A word of warning about Ritalin
Kids should have their heartbeats and blood pressure checked before being put on Ritalin.
Children should be screened for heart problems with an electrocardiogram before getting drugs like Ritalin to treat hyperactivity and attention-deficit disorder, the American Heart Association recommended Monday.
Stimulant drugs can increase blood pressure and heart rate. For most children, that isn't a problem. But in those with heart conditions, it could make them more vulnerable to sudden cardiac arrest — an erratic heartbeat that causes the heart to stop pumping blood through the body — and other heart problems.
About 2.5 million American children and 1.5 million adults take medication for attention-deficit hyperactivity disorder, or ADHD, according to government estimates. Stimulant drugs, like Ritalin, Adderall and Concerta, help children with ADHD stay focused and control their behavior.
The medications already carry warnings of possible heart risks in those with heart defects or other heart problems, which some critics said were driven more by concerns of overuse of the drugs than their safety.

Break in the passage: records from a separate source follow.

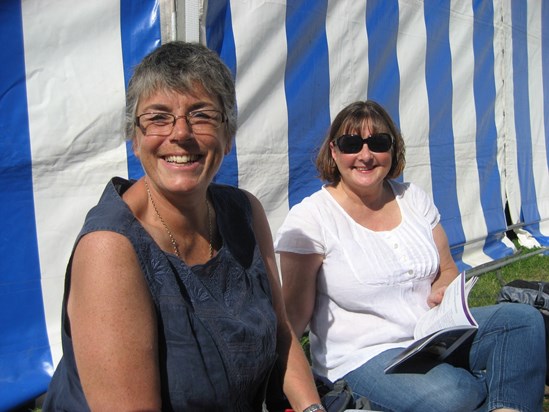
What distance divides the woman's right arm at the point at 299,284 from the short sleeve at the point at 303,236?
0.02 meters

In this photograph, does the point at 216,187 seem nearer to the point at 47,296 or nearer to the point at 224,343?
the point at 224,343

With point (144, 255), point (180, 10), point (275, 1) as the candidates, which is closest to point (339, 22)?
point (275, 1)

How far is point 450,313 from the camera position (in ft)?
5.83

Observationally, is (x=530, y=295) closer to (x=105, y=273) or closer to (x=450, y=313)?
(x=450, y=313)

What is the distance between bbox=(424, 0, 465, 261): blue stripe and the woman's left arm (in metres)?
Answer: 2.69

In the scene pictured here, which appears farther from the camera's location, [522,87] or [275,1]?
[522,87]

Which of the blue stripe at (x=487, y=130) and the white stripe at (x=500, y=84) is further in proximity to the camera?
the white stripe at (x=500, y=84)

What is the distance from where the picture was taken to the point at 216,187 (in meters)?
1.70

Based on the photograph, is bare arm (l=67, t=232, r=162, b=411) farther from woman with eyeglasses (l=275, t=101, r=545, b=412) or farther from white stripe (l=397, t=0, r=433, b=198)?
white stripe (l=397, t=0, r=433, b=198)

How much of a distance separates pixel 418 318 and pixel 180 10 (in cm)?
154

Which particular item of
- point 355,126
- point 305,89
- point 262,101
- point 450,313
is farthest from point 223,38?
point 450,313

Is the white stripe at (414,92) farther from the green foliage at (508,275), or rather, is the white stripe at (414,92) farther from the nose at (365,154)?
the nose at (365,154)

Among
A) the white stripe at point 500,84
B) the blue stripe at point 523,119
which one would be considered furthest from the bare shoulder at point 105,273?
the blue stripe at point 523,119

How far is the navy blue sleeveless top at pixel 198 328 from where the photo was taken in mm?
1258
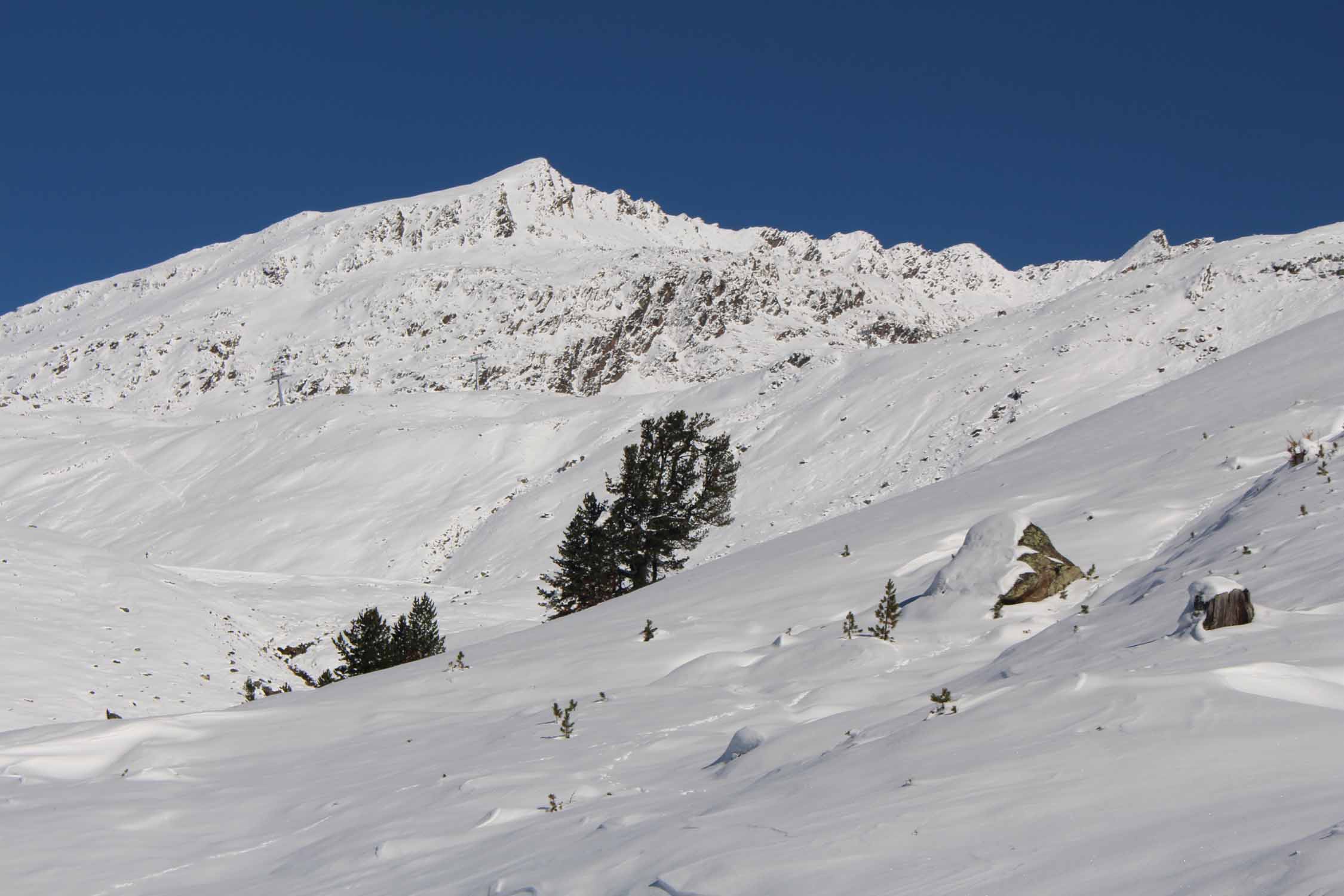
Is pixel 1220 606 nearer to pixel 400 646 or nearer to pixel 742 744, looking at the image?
pixel 742 744

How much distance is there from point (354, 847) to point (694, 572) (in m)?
13.0

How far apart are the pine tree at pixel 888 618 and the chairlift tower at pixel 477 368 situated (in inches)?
4112

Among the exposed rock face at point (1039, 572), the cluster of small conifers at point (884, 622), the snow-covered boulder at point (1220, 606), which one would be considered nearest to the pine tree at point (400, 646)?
the cluster of small conifers at point (884, 622)

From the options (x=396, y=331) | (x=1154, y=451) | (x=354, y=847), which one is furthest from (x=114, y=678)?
(x=396, y=331)

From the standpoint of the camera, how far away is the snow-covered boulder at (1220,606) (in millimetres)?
7094

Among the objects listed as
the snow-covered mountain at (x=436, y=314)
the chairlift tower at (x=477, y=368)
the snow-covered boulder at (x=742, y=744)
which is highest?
the snow-covered mountain at (x=436, y=314)

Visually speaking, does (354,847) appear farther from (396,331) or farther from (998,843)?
(396,331)

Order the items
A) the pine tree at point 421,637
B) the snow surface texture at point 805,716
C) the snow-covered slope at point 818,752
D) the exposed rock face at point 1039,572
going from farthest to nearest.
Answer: the pine tree at point 421,637 → the exposed rock face at point 1039,572 → the snow surface texture at point 805,716 → the snow-covered slope at point 818,752

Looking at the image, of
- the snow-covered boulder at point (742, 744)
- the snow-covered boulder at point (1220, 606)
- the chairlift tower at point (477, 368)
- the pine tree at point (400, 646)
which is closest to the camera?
the snow-covered boulder at point (1220, 606)

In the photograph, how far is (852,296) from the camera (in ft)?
511

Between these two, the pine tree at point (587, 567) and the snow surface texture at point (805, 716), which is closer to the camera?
the snow surface texture at point (805, 716)

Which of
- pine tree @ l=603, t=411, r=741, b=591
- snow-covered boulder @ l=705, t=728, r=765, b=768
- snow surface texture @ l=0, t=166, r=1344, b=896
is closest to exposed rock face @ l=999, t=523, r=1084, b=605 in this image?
snow surface texture @ l=0, t=166, r=1344, b=896

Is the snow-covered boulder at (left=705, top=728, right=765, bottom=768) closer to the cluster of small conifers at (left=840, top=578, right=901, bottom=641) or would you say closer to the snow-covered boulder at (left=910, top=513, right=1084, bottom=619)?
the cluster of small conifers at (left=840, top=578, right=901, bottom=641)

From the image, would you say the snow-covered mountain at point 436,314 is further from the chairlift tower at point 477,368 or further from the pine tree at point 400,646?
the pine tree at point 400,646
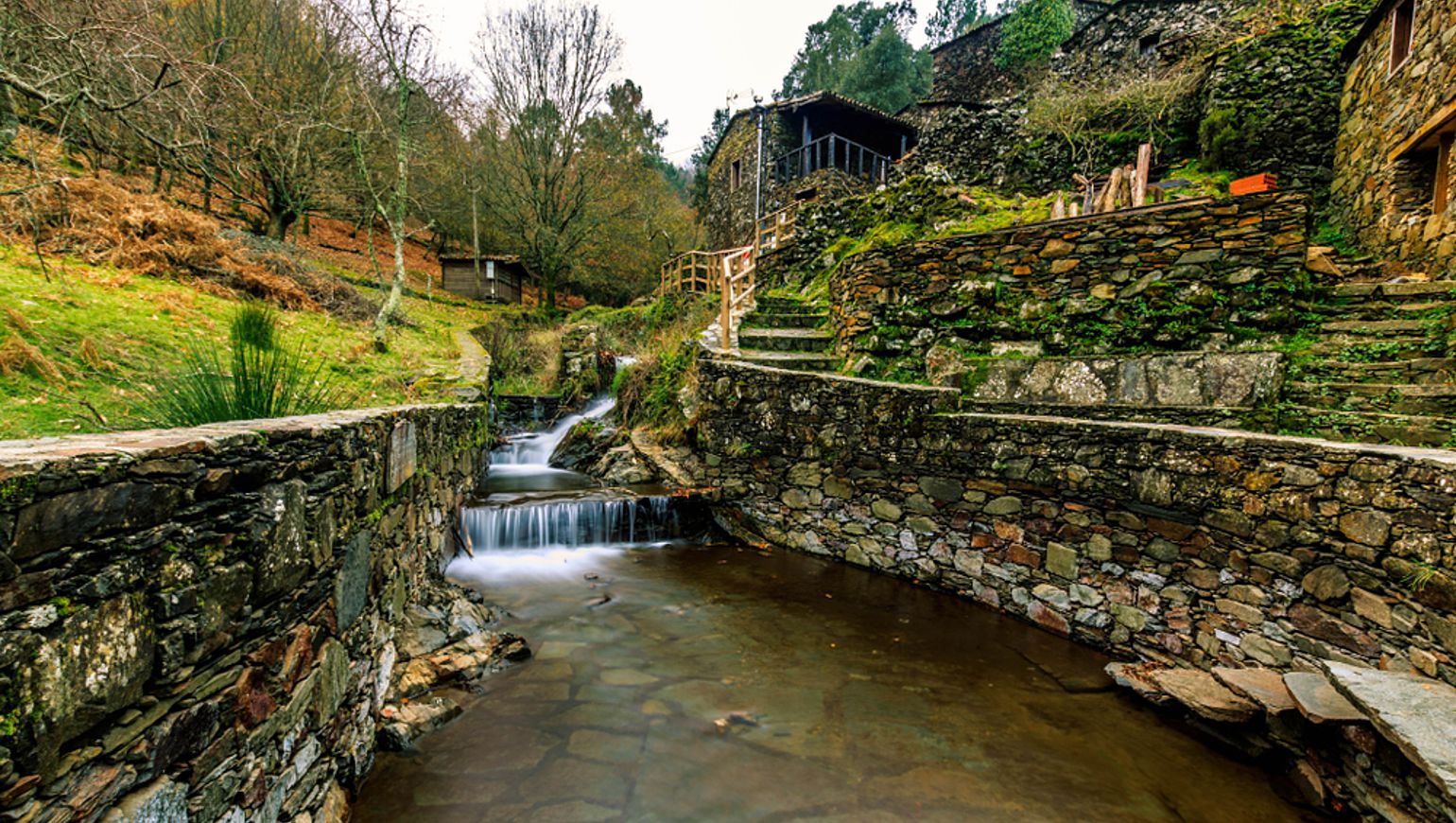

The heart group is now recommending a thorough exam, including a family history and an EKG, before children are put on the drugs to make sure that they don't have any undiagnosed heart issues.
You know, now that I think of it, this seems to be something you would think would be absolutely mandatory, anyway. The idea that a doctor would put a kid on a stimulant with the mere assumption that he or she is healthy is pretty frightening. I imagine that there are certainly occasions when this has happened, but what horrible consequences should there be an underlying problem!